The EU's highest court has begun hearing arguments on how Uber's business should be legally defined in a case that could have widespread implications for other businesses, an expert has said.
The Court of Justice of the EU (CJEU) has been asked to rule on whether Uber is a transport service provider, information society service provider, or a combination of both.
A Spanish court has asked for a determination on the issue as it is relevant to a claim brought by Spanish taxi drivers association Asociación Profesional Élite Taxi (APET) against Uber in the country.
APET has claimed that Uber is in breach of Spanish competition laws on the basis that it provides transport services in Spain without having the authorisations necessary under Spanish law to do so.
Uber, however, has argued that it is not a transport service provider. Instead, Uber has claimed that it is a provider of information society services.
EU law treats information society service providers and transport service providers differently.
EU law prohibits restrictions being placed on businesses that provide information society services. Restrictions can, however, be placed on transport service providers.
According to a summary of the case before it that has been issued by the CJEU, Uber would not be subject to administrative authorisation if the court finds that it is merely an information society service provider.

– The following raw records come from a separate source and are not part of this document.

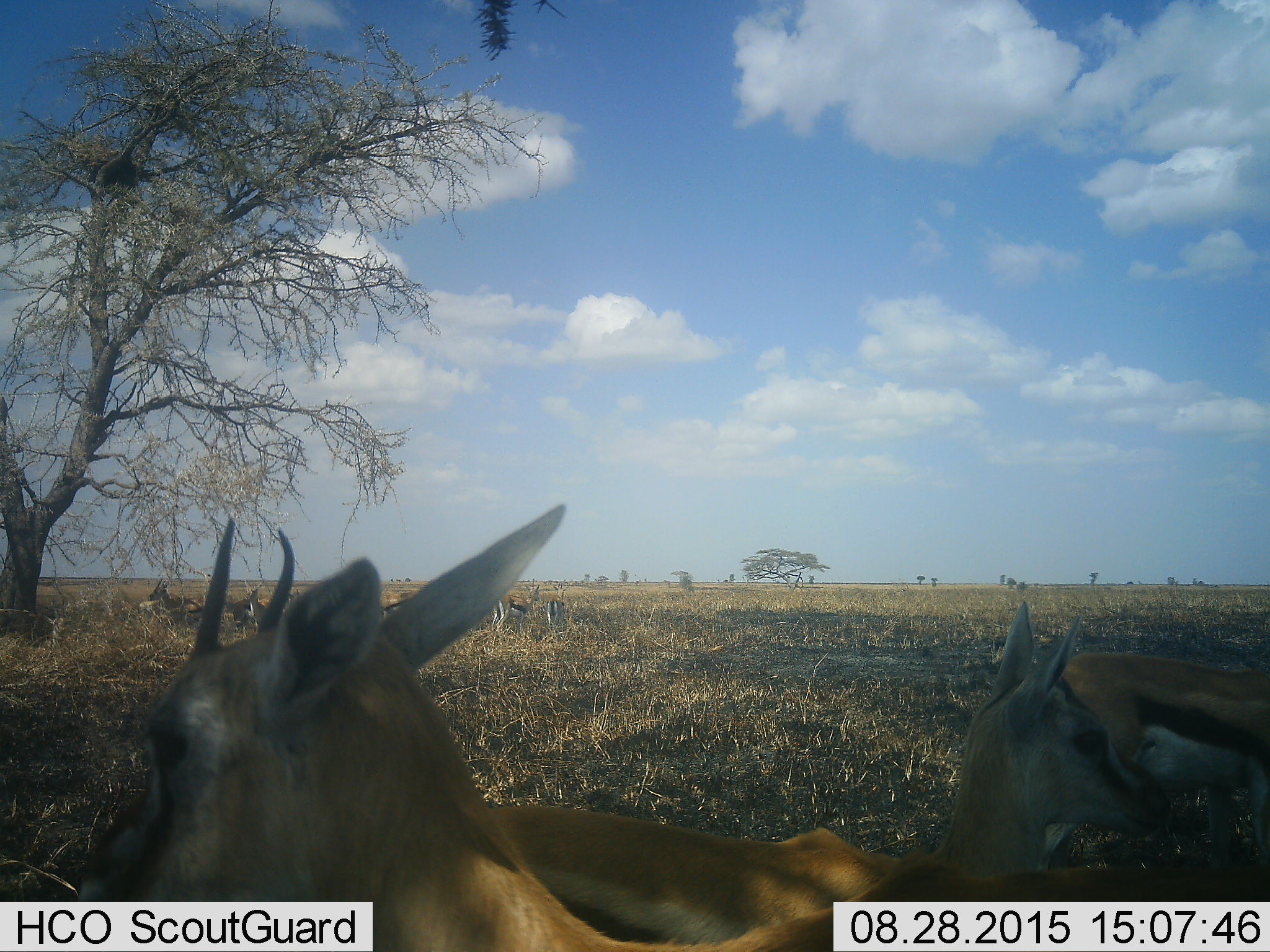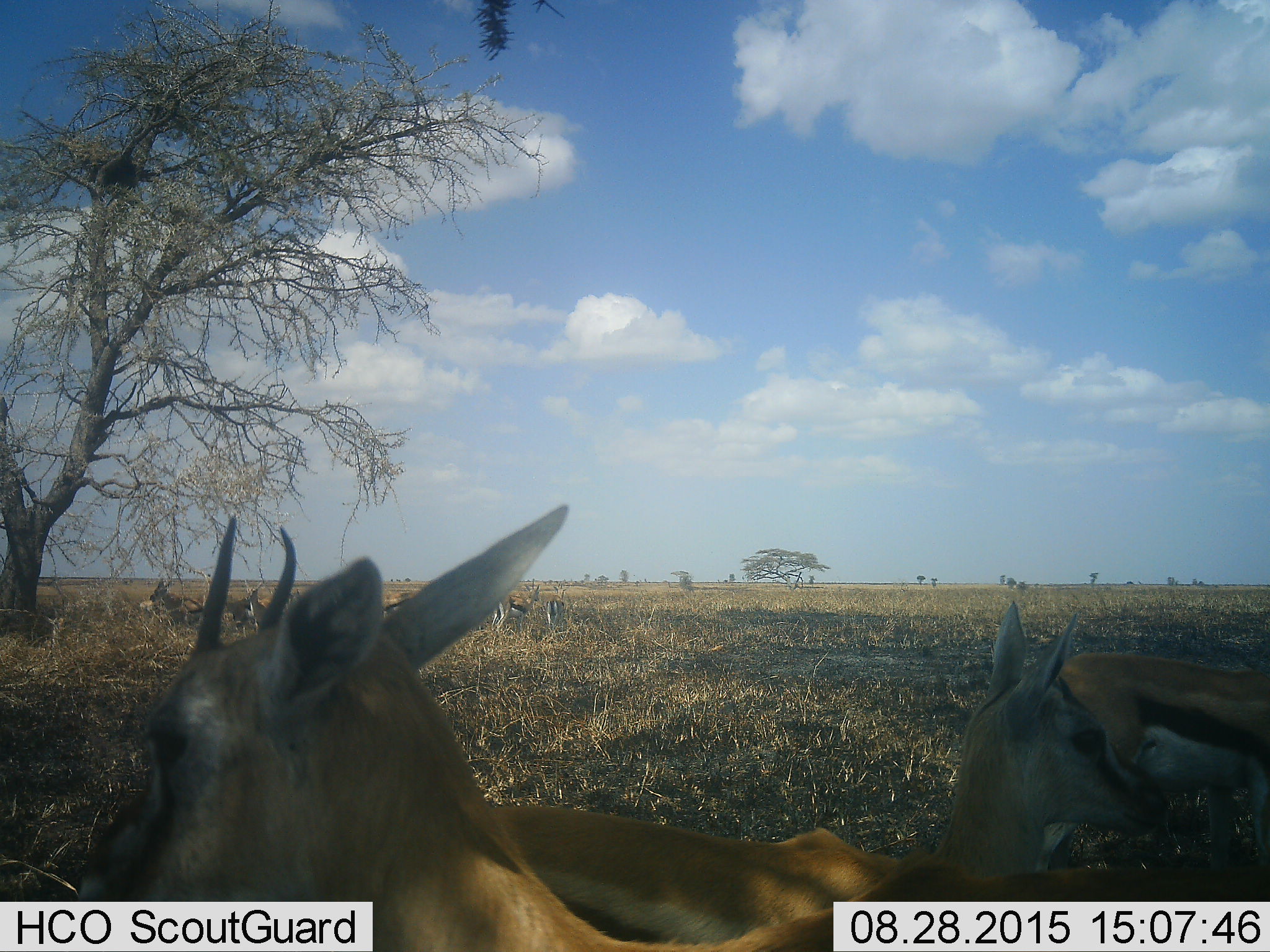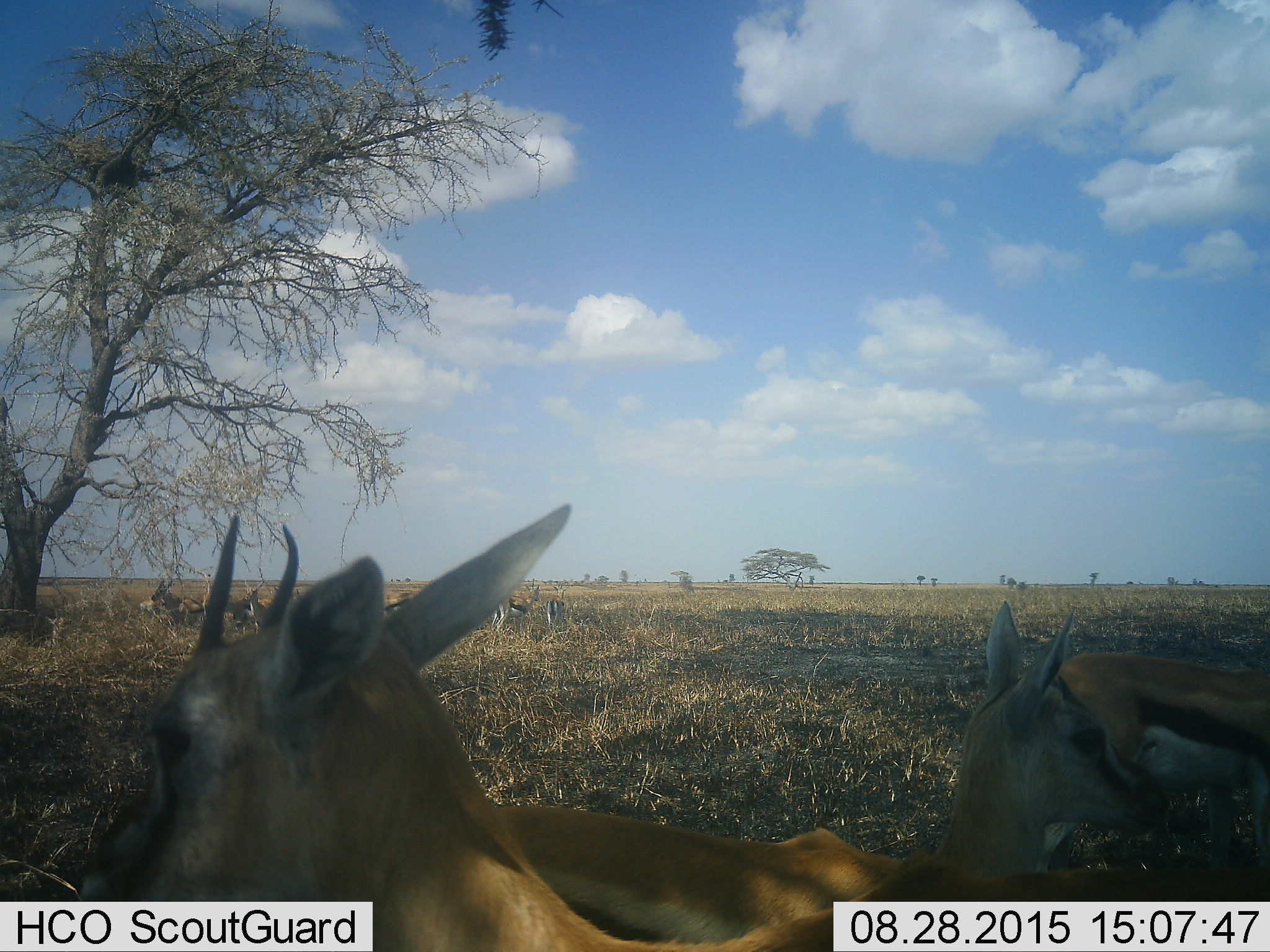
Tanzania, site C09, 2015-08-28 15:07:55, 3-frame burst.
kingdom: Animalia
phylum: Chordata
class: Mammalia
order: Artiodactyla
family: Bovidae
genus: Eudorcas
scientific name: Eudorcas thomsonii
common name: thomson's gazelle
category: gazellethomsons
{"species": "gazellethomsons (thomson's gazelle) (Eudorcas thomsonii)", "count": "10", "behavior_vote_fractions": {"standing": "93%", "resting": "27%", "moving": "27%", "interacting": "13%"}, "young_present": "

Uber operates by providing an 'app' to registered customers, through which they can book a taxi. It then allocates a driver to the customer from the pool of available drivers who are logged into the system. The app calculates a route for the driver then, once the journey is completed and the driver presses 'complete trip' on his or her smartphone, calculates the fare. The customer then pays Uber directly by credit or debit card. Cars used belong to the driver, who is paid weekly by Uber less a 'service fee' of 25%.
Although hearings in the case were due to begin on Tuesday, a decision by the CJEU on the questions referred to it is not likely until well into 2017.
"As the archetypal market disruptor, Uber's market entry has faced considerable resistance from 'traditional' taxi service providers at member state level in the EU," said competition law expert Neale McDonald of Pinsent Masons, the law firm behind Out-Law.com. "Uber's business model presents novel challenges to competition policy – for example in defining relevant markets, in assessing market power, and in assessing whether the business model facilitates collusion or foreclosure."
"Market definition is central to the application of competition law, which, unless there is an obvious infringement such as price fixing, requires an assessment of the impact of a restriction, or merger, for example, on the relevant market. The CJEU's preliminary ruling could therefore have an important impact beyond the specific EU laws mentioned in the context of this case," McDonald said.
"It may also be significant not just for Uber, but for other types of business using a similar model and, indeed, the traditional models that are under threat from disruptive innovators. To the extent that these business models are defined as being in separate markets, it would be more difficult to challenge any discrimination between them as anti-competitive," he said.